Esclarecimentos do Ministério da Saúde sobre sintomas da Mpox,transmissão e medidas de prevenção

Em 2024, o Brasil registrou mais de mil casos de Mpox, uma doença identificada pela primeira vez no país em 2022, que se caracteriza pela presença de um vírus da família ‘pox’. No ano de sua descoberta, foram notificados mais de 10 mil casos, resultando em 16 óbitos, com o mais recente em abril de 2023. Para discutir os sintomas, formas de transmissão e estratégias de prevenção, o portal Brasil 61 entrevistou Draurio Barreira, Diretor do Departamento de HIV/AIDS, Tuberculose, Hepatites Virais e Infecções Sexualmente Transmissíveis do Ministério da Saúde.

A Mpox se manifesta principalmente através de lesões cutâneas, que se apresentam como bolhas.
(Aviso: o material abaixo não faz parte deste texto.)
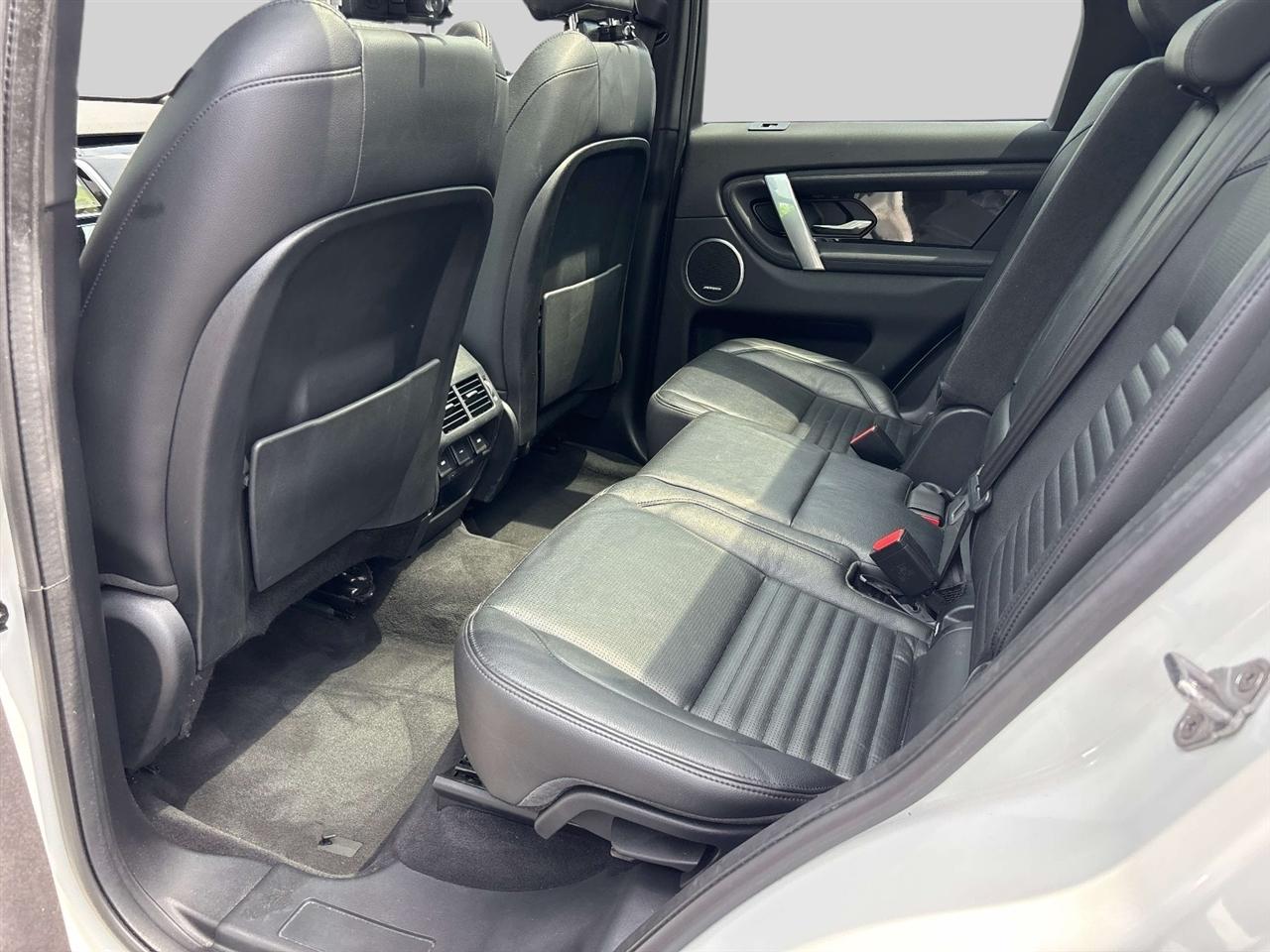 Land Rover Discovery Sport S 4WD 2020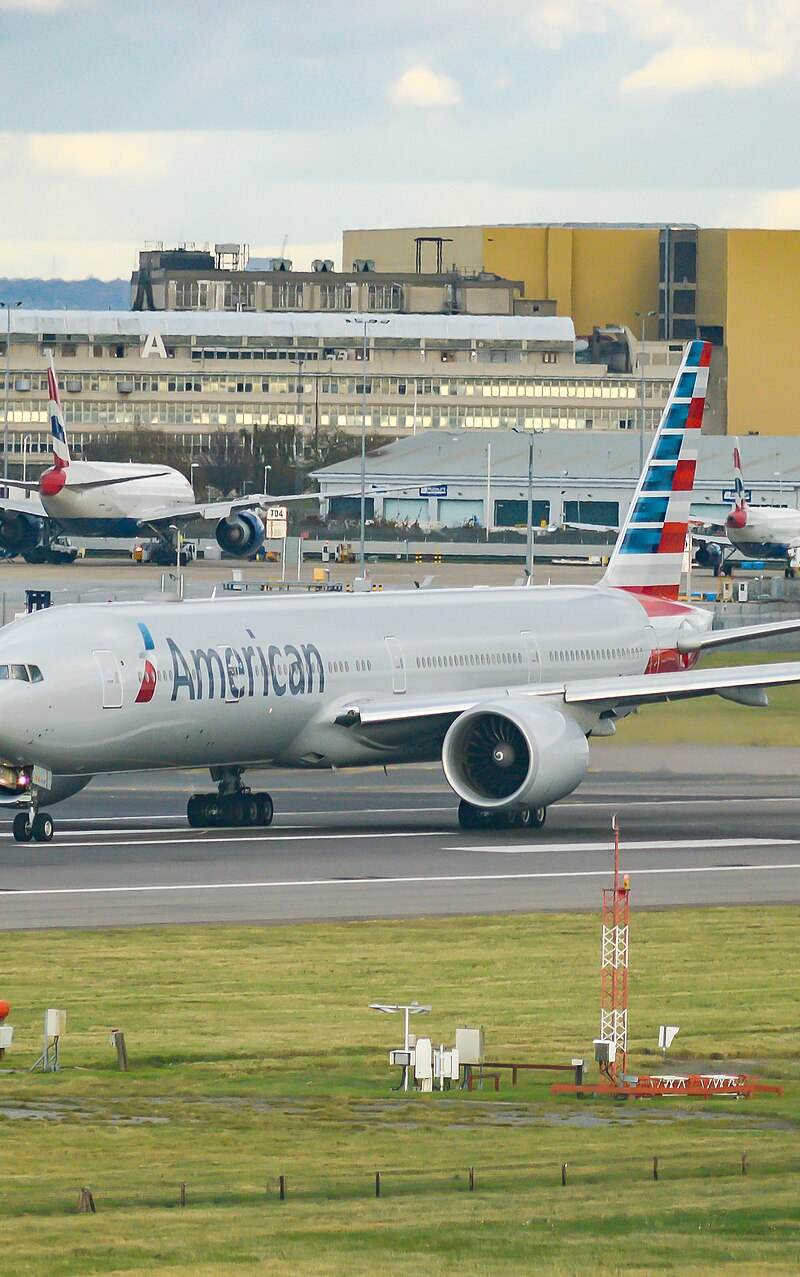 N731AN - Boeing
Essas bolhas podem secar e curar espontaneamente, apresentando-se inicialmente como pequenas lesões de pele. O quadro clínico pode incluir dor, febre e inflamação dos gânglios linfáticos, especialmente nas áreas afetadas. A transmissão ocorre pelo contato com secreções das bolhas, que podem não ser imediatamente visíveis. Portanto, objetos contaminados, como toalhas, representam uma via potencial de infecção.

Grupos com maior vulnerabilidade incluem pessoas vivendo com HIV e aquelas com condições que comprometem o sistema imunológico. A detecção precoce é fundamental; qualquer manifestação de lesão de pele deve ser avaliada por um profissional de saúde. Grupos como crianças, gestantes e indivíduos imunodeprimidos devem ter atenção redobrada.
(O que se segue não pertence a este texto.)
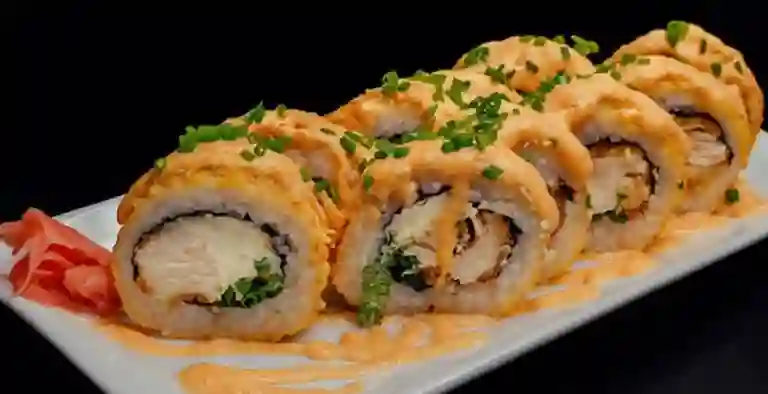 Island Sushi a Domicilio Island Sushi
Atualmente, não existem medicamentos específicos para a Mpox. O tratamento é de suporte, consistindo em analgésicos e cuidados com as feridas, além da necessidade de isolamento do paciente para prevenir novas infecções. O medicamento ‘tecovirimat’ está sendo adquirido, mas sua eficácia específica para a Mpox não foi comprovada.

A vacina contra a Mpox é limitada, sendo produzida por um único laboratório e não destinada à população em geral. Sua administração é recomendada apenas para profissionais de saúde e indivíduos que já contraíram a doença. A ênfase na prevenção deve estar voltada para a identificação das manifestações clínicas das lesões de pele, em vez da vacinação em larga escala.

O sistema de atenção primária do SUS está preparado para atender casos suspeitos de Mpox, e o isolamento de pacientes diagnosticados é crucial para impedir a disseminação da infecção. O tratamento, conforme esclarecido, é considerado simples, com uma abordagem focada no cuidado e na prevenção.